══ ENTRIES PROVIDED ══

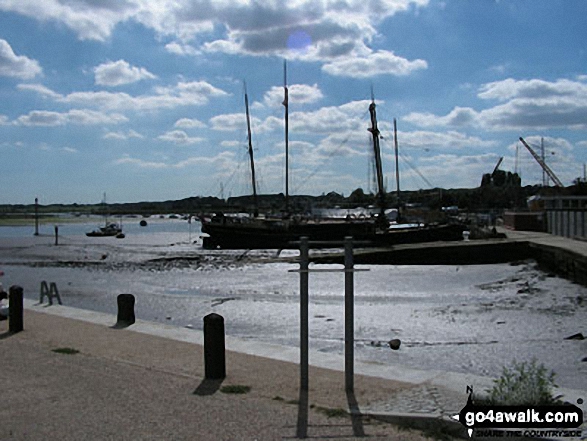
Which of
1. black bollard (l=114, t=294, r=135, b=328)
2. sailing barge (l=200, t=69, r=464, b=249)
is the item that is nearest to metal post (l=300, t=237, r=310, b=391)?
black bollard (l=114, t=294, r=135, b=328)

═══
══ ENTRIES PROVIDED ══

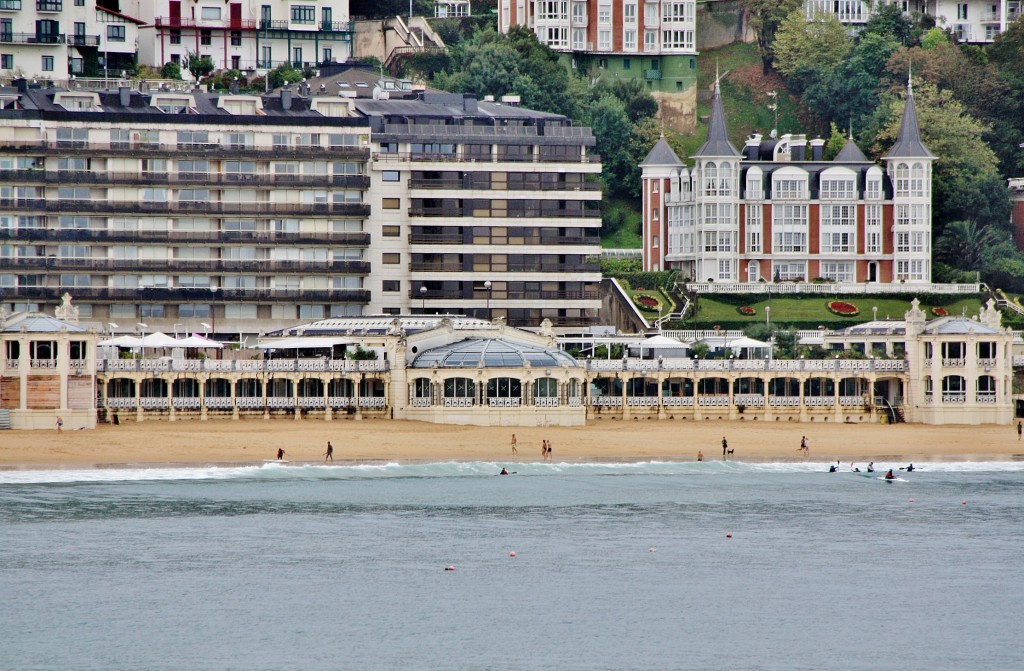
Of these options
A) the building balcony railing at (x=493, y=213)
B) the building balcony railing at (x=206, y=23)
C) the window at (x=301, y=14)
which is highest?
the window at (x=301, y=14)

═══

OBJECTIVE: Find each line in the data above that contains the word "building", and copy those lines out in full.

SOLUTION TO THE PROBLEM:
A) the building balcony railing at (x=493, y=213)
B) the building balcony railing at (x=206, y=23)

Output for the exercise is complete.